For this, the OP commented that
Always stroking and non-smooth color goes like black
At first it was a bit unexpected, but after looking at PDFTextStripper.properties (from which the operators supported when extracting text were initialized), the reason became clear:
Thus, color adjustment operators are ignored in this context (especially for CMYK colors, as in this document)! Fortunately, the implementation of these operators for PageDrawer can also be used in this context.
Thus, the following proof of concept shows how you can get all the necessary information.
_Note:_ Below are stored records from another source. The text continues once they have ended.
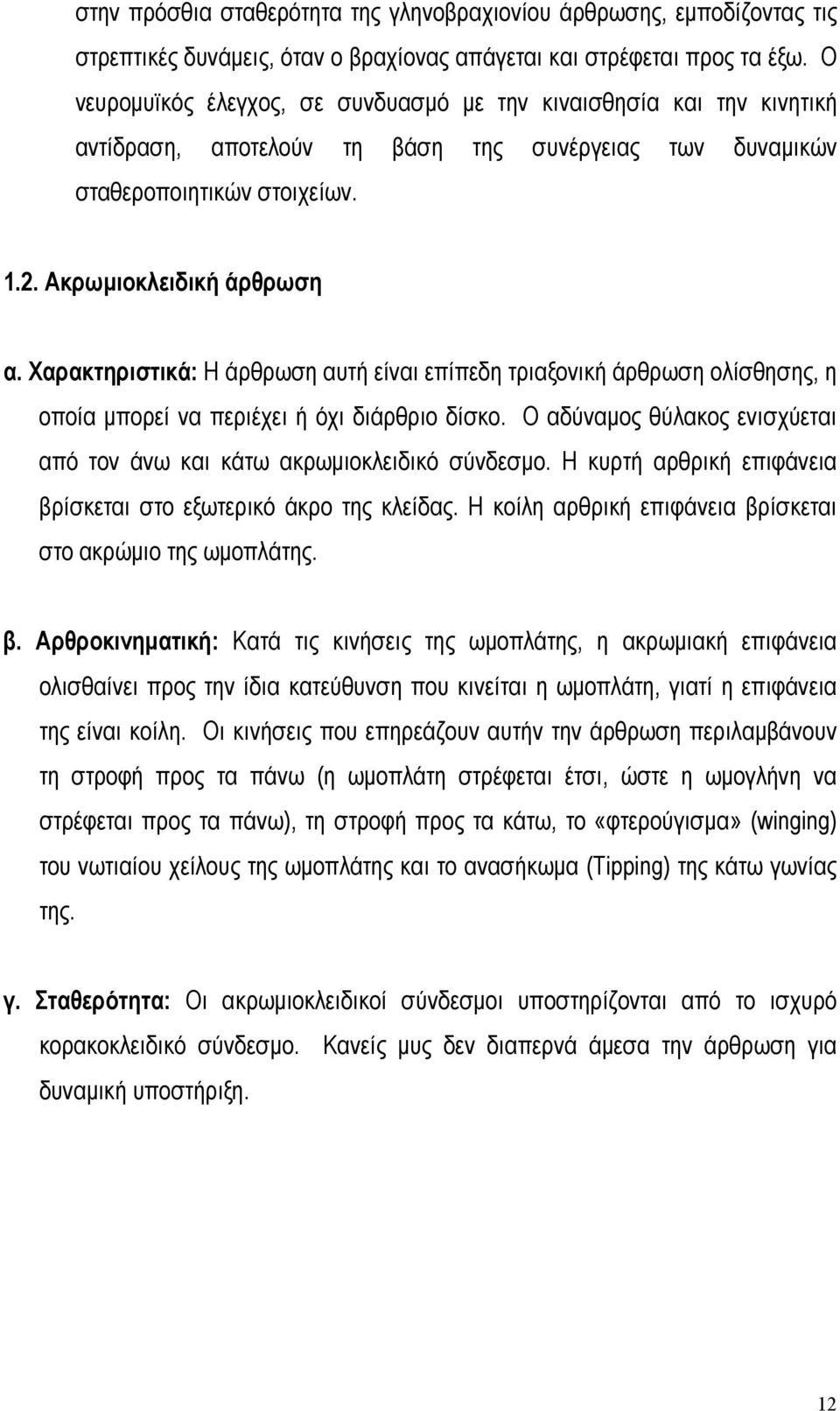 στην πρόσθια σταθερότητα της γληνοβραχιονίου άρθρωσης, εμποδίζοντας τις στρεπτικές δυνάμεις, όταν ο βραχίονας απάγεται και στρέφεται προς τα έξω. Ο νευρομυϊκός έλεγχος, σε συνδυασμό με την κιναισθησία και την κινητική αντίδραση, αποτελούν τη βάση της συνέργειας των δυναμικών σταθεροποιητικών στοιχείων.

1.2. Ακρωμιοκλειδική άρθρωση

α. Χαρακτηριστικά: Η άρθρωση αυτή είναι επίπεδη τριαξονική άρθρωση ολίσθησης, η οποία μπορεί να περιέχει ή όχι διάρθριο δίσκο. Ο αδύναμος θύλακος ενισχύεται από τον άνω και κάτω ακρωμιοκλειδικό σύνδεσμο. Η κυρτή αρθρική επιφάνεια βρίσκεται στο εξωτερικό άκρο της κλείδας. Η κοίλη αρθρική επιφάνεια βρίσκεται στο ακρώμιο της ωμοπλάτης.

β. Αρθροκινηματική: Κατά τις κινήσεις της ωμοπλάτης, η ακρωμιακή επιφάνεια ολισθαίνει προς την ίδια κατεύθυνση που κινείται η ωμοπλάτη, γιατί η επιφάνεια της είναι κοίλη. Οι κινήσεις που επηρεάζουν αυτήν την άρθρωση περιλαμβάνουν τη στροφή προς τα πάνω (η ωμοπλάτη στρέφεται έτσι, ώστε η ωμογλήνη να στρέφεται προς τα πάνω), τη στροφή προς τα κάτω, το «φτερούγισμα» (winging) του νωτιαίου χείλους της ωμοπλάτης και το ανασήκωμα (Tipping) της κάτω γωνίας της.

γ. Σταθερότητα: Οι ακρωμιοκλειδικοί σύνδεσμοι υποστηρίζονται από το ισχυρό κορακοκλειδικό σύνδεσμο. Κανείς μυς δεν διαπερνά άμεσα την άρθρωση για δυναμική υποστήριξη.

12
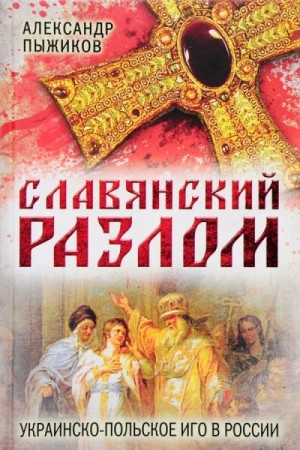 АЛЕКСАНДР ПЫЖИКОВ

СЛАВЯНСКИЙ РАЗЛОМ

УКРАИНСКО-ПОЛЬСКОЕ ИГО В РОССИИ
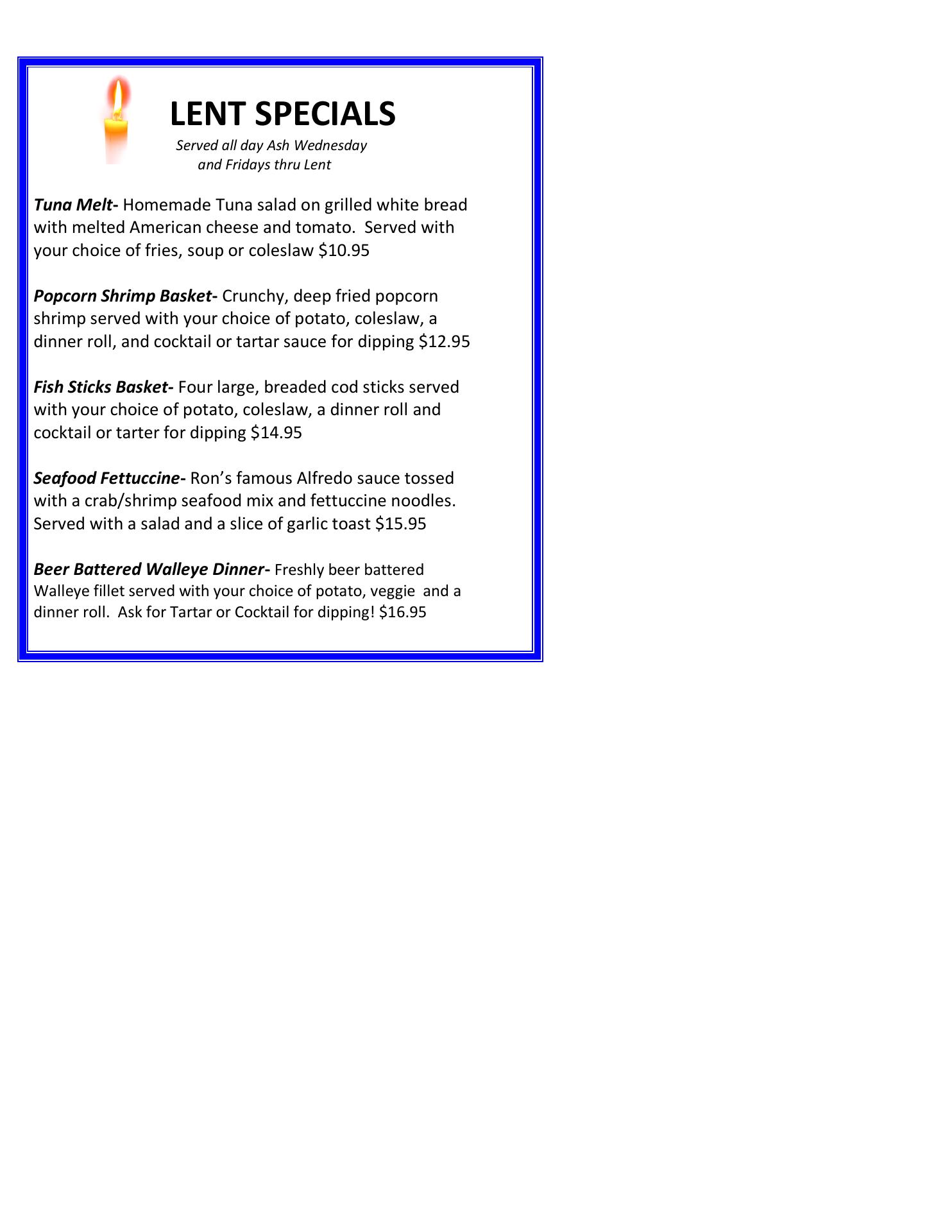 LENT SPECIALS

Served all day Ash Wednesday
and Fridays thru Lent

Tuna Melt- Homemade Tuna salad on grilled white bread with melted American cheese and tomato.  Served with your choice of fries, soup or coleslaw $10.95

Popcorn Shrimp Basket- Crunchy, deep fried popcorn shrimp served with your choice of potato, coleslaw, a dinner roll, and cocktail or tartar sauce for dipping $12.95

Fish Sticks Basket- Four large, breaded cod sticks served with your choice of potato, coleslaw, a dinner roll and cocktail or tarter for dipping $14.95

Seafood Fettuccine- Ron's famous Alfredo sauce tossed with a crab/shrimp seafood mix and fettuccine noodles. Served with a salad and a slice of garlic toast $15.95

Beer Battered Walleye Dinner- Freshly beer battered Walleye fillet served with your choice of potato, veggie  and a dinner roll.  Ask for Tartar or Cocktail for dipping! $16.95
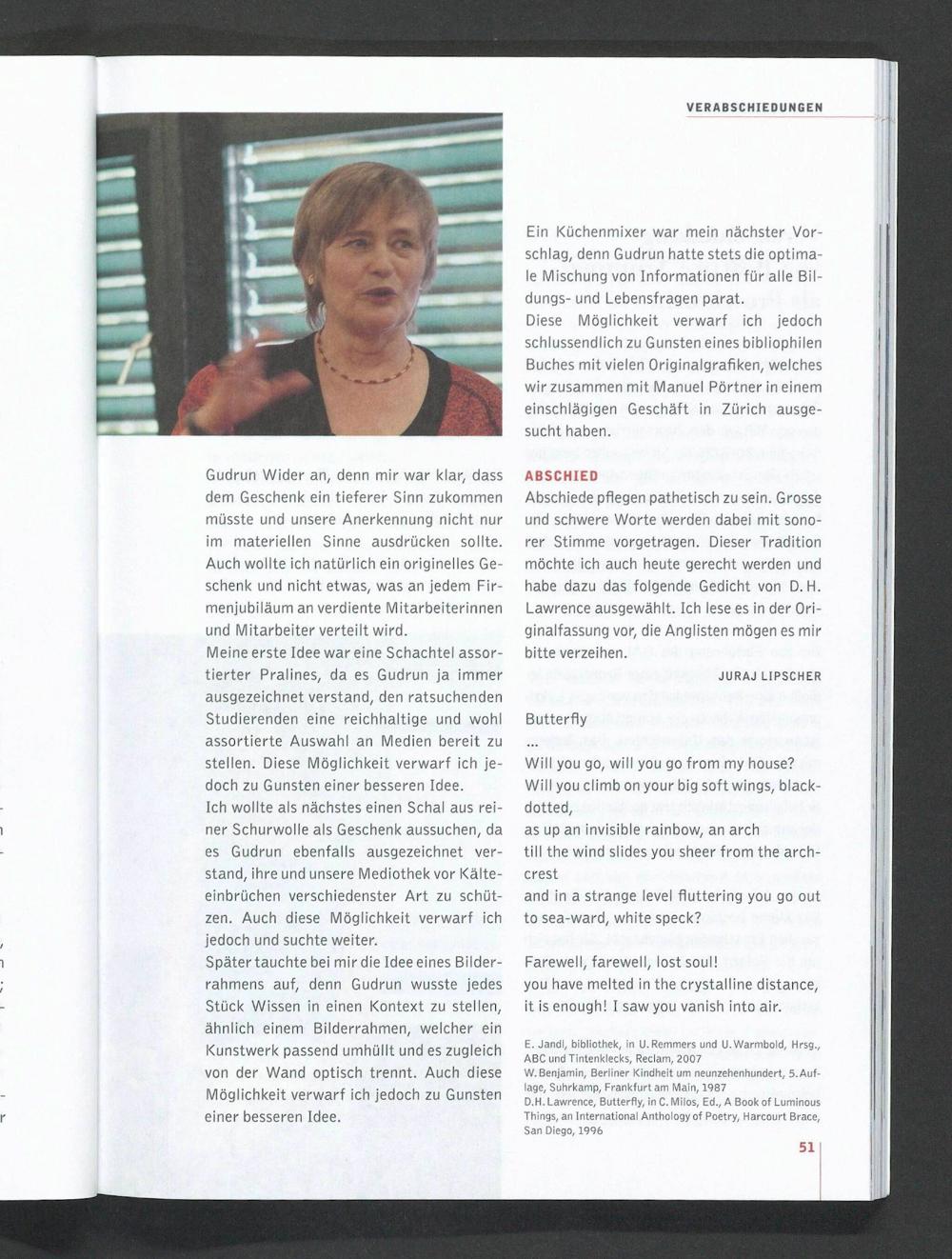 VERABSCHIEDUNGEN

Gudrun Wider an, denn mir war klar, dass dem Geschenk ein tieferer Sinn zukommen müsste und unsere Anerkennung nicht nur im materiellen Sinne ausdrücken sollte. Auch wollte ich natürlich ein originelles Geschenk und nicht etwas, was an jedem Firmenjubiläum an verdiente Mitarbeiterinnen und Mitarbeiter verteilt wird.
Meine erste Idee war eine Schachtel assortierter Pralines, da es Gudrun ja immer ausgezeichnet verstand, den ratsuchenden Studierenden eine reichhaltige und wohl assortierte Auswahl an Medien bereit zu stellen. Diese Möglichkeit verwarf ich jedoch zu Gunsten einer besseren Idee.
Ich wollte als nächstes einen Schal aus reiner Schurwolle als Geschenk aussuchen, da es Gudrun ebenfalls ausgezeichnet verstand, ihre und unsere Mediothek vor Kälteeinbrüchen verschiedenster Art zu schützen. Auch diese Möglichkeit verwarf ich jedoch und suchte weiter.
Später tauchte bei mir die Idee eines Bilderrahmens auf, denn Gudrun wusste jedes Stück Wissen in einen Kontext zu stellen, ähnlich einem Bilderrahmen, welcher ein Kunstwerk passend umhüllt und es zugleich von der Wand optisch trennt. Auch diese Möglichkeit verwarf ich jedoch zu Gunsten einer besseren Idee.

Ein Küchenmixer war mein nächster Vorschlag, denn Gudrun hatte stets die optimale Mischung von Informationen für alle Bildungs- und Lebensfragen parat.
Diese Möglichkeit verwarf ich jedoch schlussendlich zu Gunsten eines bibliophilen Buches mit vielen Originalgrafiken, welches wir zusammen mit Manuel Pörtner in einem einschlägigen Geschäft in Zürich ausgesucht haben.

ABSCHIED
Abschiede pflegen pathetisch zu sein. Grosse und schwere Worte werden dabei mit sonorer Stimme vorgetragen. Dieser Tradition möchte ich auch heute gerecht werden und habe dazu das folgende Gedicht von D. H. Lawrence ausgewählt. Ich lese es in der Originalfassung vor, die Anglisten mögen es mir bitte verzeihen.
JURAJ LIPSCHER

Butterfly
...
Will you go, will you go from my house?
Will you climb on your big soft wings, black-dotted,
as up an invisible rainbow, an arch
till the wind slides you sheer from the arch-crest
and in a strange level fluttering you go out to sea-ward, white speck?

Farewell, farewell, lost soul!
you have melted in the crystalline distance,
it is enough! I saw you vanish into air.

E. Jandl, bibliothek, in U. Remmers und U. Warmbold, Hrsg., ABC und Tintenklecks, Reclam, 2007
W. Benjamin, Berliner Kindheit um neunzehenhundert, 5. Auflage, Suhrkamp, Frankfurt am Main, 1987
D.H. Lawrence, Butterfly, in C. Milos, Ed., A Book of Luminous Things, an International Anthology of Poetry, Harcourt Brace, San Diego, 1996

51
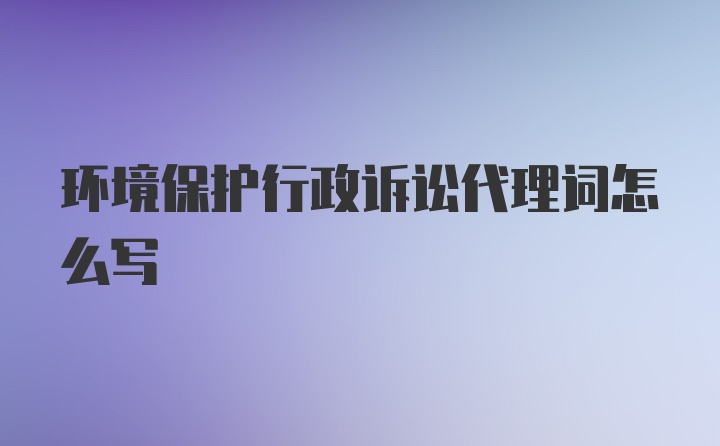 环境保护行政诉讼代理词怎么写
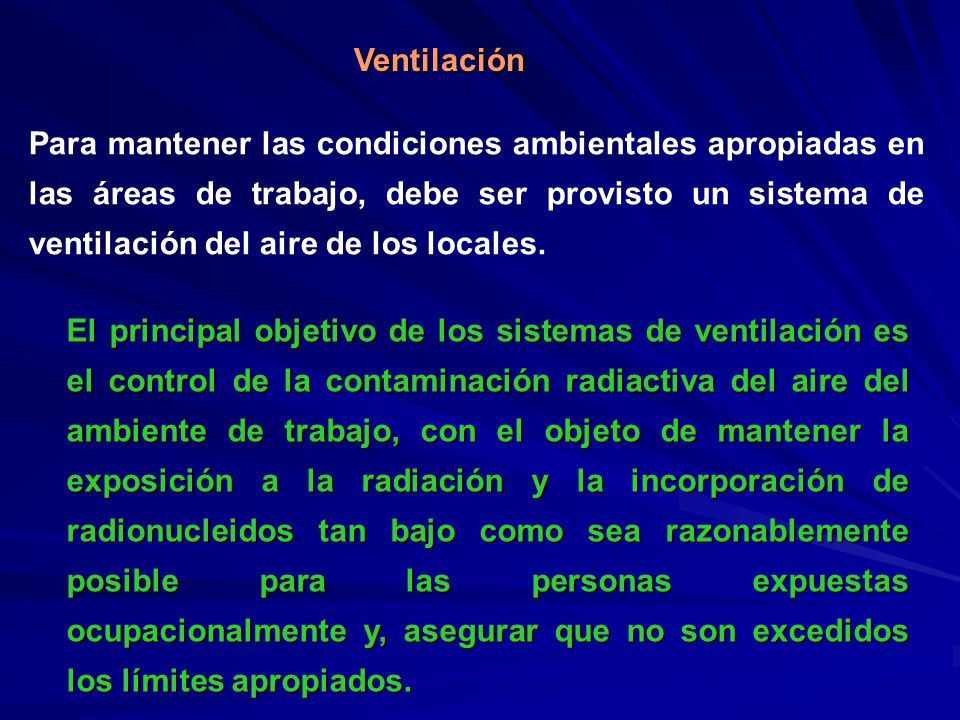 Ventilación

Para mantener las condiciones ambientales apropiadas en las áreas de trabajo, debe ser provisto un sistema de ventilación del aire de los locales.

El principal objetivo de los sistemas de ventilación es el control de la contaminación radiactiva del aire del ambiente de trabajo, con el objeto de mantener la exposición a la radiación y la incorporación de radionucleidos tan bajo como sea razonablemente posible para las personas expuestas ocupacionalmente y, asegurar que no son excedidos los límites apropiados.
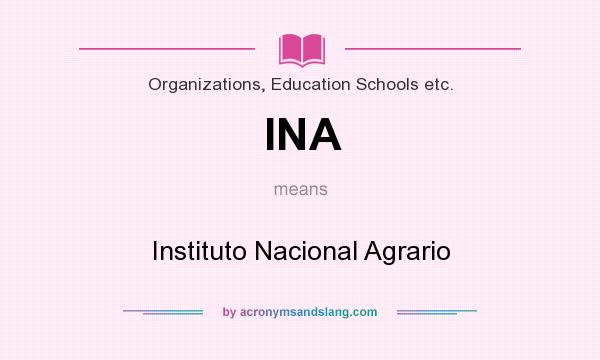 Organizations, Education Schools etc.

INA

means

Instituto Nacional Agrario

by acronymsandslang.com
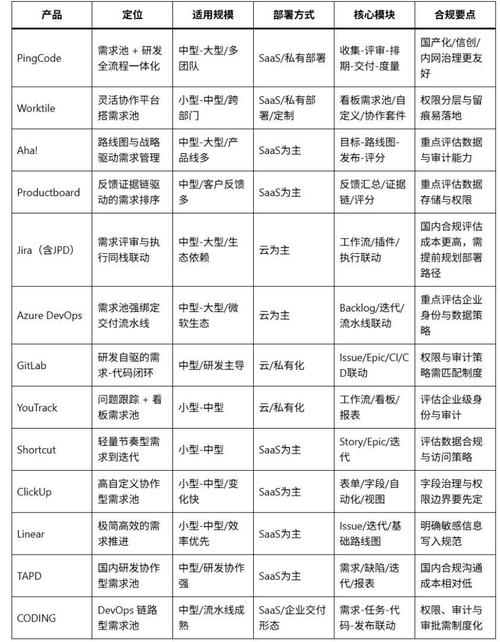 | 产品 | 定位 | 适用规模 | 部署方式 | 核心模块 | 合规要点 |
|---|---|---|---|---|---|
| PingCode | 需求池 + 研发全流程一体化 | 中型-大型/多团队 | SaaS/私有部署 | 收集-评审-排期-交付-度量 | 国产化/信创/内网治理更友好 |
| Worktile | 灵活协作平台搭需求池 | 小型-中型/跨部门 | SaaS/私有部署/定制 | 看板需求池/自定义/协作套件 | 权限分层与留痕易落地 |
| Aha! | 路线图与战略驱动需求管理 | 中型-大型/产品线多 | SaaS为主 | 目标-路线图-发布-评分 | 重点评估数据与审计能力 |
| Productboard | 反馈证据链驱动的需求排序 | 中型/客户反馈多 | SaaS为主 | 反馈汇总/证据链/评分 | 重点评估数据存储与权限 |
| Jira（含JPD） | 需求评审与执行同栈联动 | 中型-大型/生态依赖 | 云为主 | 工作流/插件/执行联动 | 国内合规评估成本更高，需提前规划部署路径 |
| Azure DevOps | 需求池强绑定交付流水线 | 中型-大型/微软生态 | 云为主 | Backlog/迭代/流水线联动 | 重点评估企业身份与数据策略 |
| GitLab | 研发自驱的需求-代码闭环 | 中型/研发主导 | 云/私有化 | Issue/Epic/CI/CD联动 | 权限与审计策略需匹配制度 |
| YouTrack | 问题跟踪 + 看板需求池 | 小型-中型 | 云/私有化 | 工作流/看板/报表 | 评估企业级身份与审计 |
| Shortcut | 轻量节奏型需求到迭代 | 小型-中型 | SaaS为主 | Story/Epic/迭代 | 评估数据合规与访问策略 |
| ClickUp | 高自定义协作型需求池 | 小型-中型/变化快 | SaaS为主 | 表单/字段/自动化/视图 | 字段治理与权限边界要先定 |
| Linear | 极简高效的需求推进 | 小型-中型/效率优先 | SaaS为主 | Issue/迭代/基础路线图 | 明确敏感信息写入规范 |
| TAPD | 国内研发协作型需求池 | 中型/研发协作强 | SaaS为主 | 需求/缺陷/迭代/报表 | 国内合规沟通成本相对低 |
| CODING | DevOps 链路型需求池 | 中型/流水线成熟 | SaaS/企业交付形态 | 需求-任务-代码-发布联动 | 权限、审计与审批需制度化 |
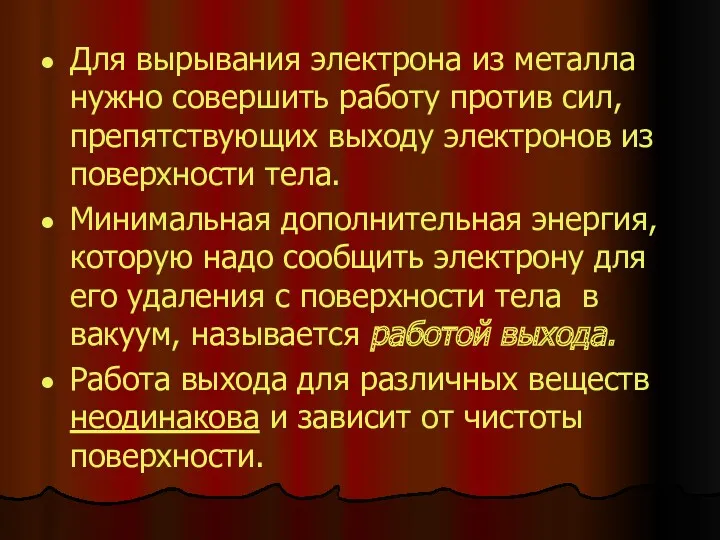 • Для вырывания электрона из металла нужно совершить работу против сил, препятствующих выходу электронов из поверхности тела.

• Минимальная дополнительная энергия, которую надо сообщить электрону для его удаления с поверхности тела в вакуум, называется работой выхода.

• Работа выхода для различных веществ неодинакова и зависит от чистоты поверхности.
public class TextWithStateStripperSimple extends PDFTextStripper { public TextWithStateStripperSimple() throws IOException { super(); setSuppressDuplicateOverlappingText(false); registerOperatorProcessor("K", new org.apache.pdfbox.util.operator.SetStrokingCMYKColor()); registerOperatorProcessor("k", new org.apache.pdfbox.util.operator.SetNonStrokingCMYKColor()); } @Override protected void processTextPosition(TextPosition text) { renderingMode.put(text, getGraphicsState().getTextState().getRenderingMode()); strokingColor.put(text, getGraphicsState().getStrokingColor()); nonStrokingColor.put(text, getGraphicsState().getNonStrokingColor()); super.processTextPosition(text); } Map<TextPosition, Integer> renderingMode = new HashMap<TextPosition, Integer>(); Map<TextPosition, PDColorState> strokingColor = new HashMap<TextPosition, PDColorState>(); Map<TextPosition, PDColorState> nonStrokingColor = new HashMap<TextPosition, PDColorState>(); protected void writeString(String text, List<TextPosition> textPositions) throws IOException { writeString(text + '\n'); for (TextPosition textPosition: textPositions) { StringBuilder textBuilder = new StringBuilder(); textBuilder.append(textPosition.getCharacter()) .append(" - shear by ") .append(textPosition.getTextPos().getValue(1, 0)) .append(" - ") .append(textPosition.getX()) .append(" ") .append(textPosition.getY()) .append(" - ") .append(renderingMode.get(textPosition)) .append(" - ") .append(toString(strokingColor.get(textPosition))) .append(" - ") .append(toString(nonStrokingColor.get(textPosition))) .append('\n'); writeString(textBuilder.toString()); } } String toString(PDColorState colorState) { if (colorState == null) return "null"; StringBuilder builder = new StringBuilder(); for (float f: colorState.getColorSpaceValue()) { builder.append(' ') .append(f); } return builder.toString(); } }
Using this, you will get a period of '.' in plain text:
. - shear by 0.0 - 256.5701 88.6875 - 0 - 0.0 0.0 0.0 1.0 - 0.0 0.0 0.0 1.0
In artificial bold text you will receive:
. - shear by 0.0 - 378.86 122.140015 - 0 - 0.0 0.0 0.0 1.0 - 0.0 0.0 0.0 1.0 . - shear by 0.0 - 378.86002 122.140015 - 1 - 0.0 0.0 0.0 1.0 - 0.0 0.0 0.0 1.0
In artificial italics:
. - shear by 5.10137 - 327.121 156.4123 - 0 - 0.0 0.0 0.0 1.0 - 0.0 0.0 0.0 1.0
And in the artificial scheme:
. - shear by 0.0 - 357.25 190.25 - 0 - 0.0 0.0 0.0 1.0 - 0.0 0.0 0.0 0.0 . - shear by 0.0 - 357.25 190.25 - 1 - 0.0 0.0 0.0 1.0 - 0.0 0.0 0.0 0.0
So, here you are, all the information necessary to recognize these artificial styles. Now you just need to analyze the data.
By the way, take a look at the artificial bold case: the coordinates may not always be the same, but just very similar. Thus, some kind of indulgence is required for verification if two objects of the text position describe the same position.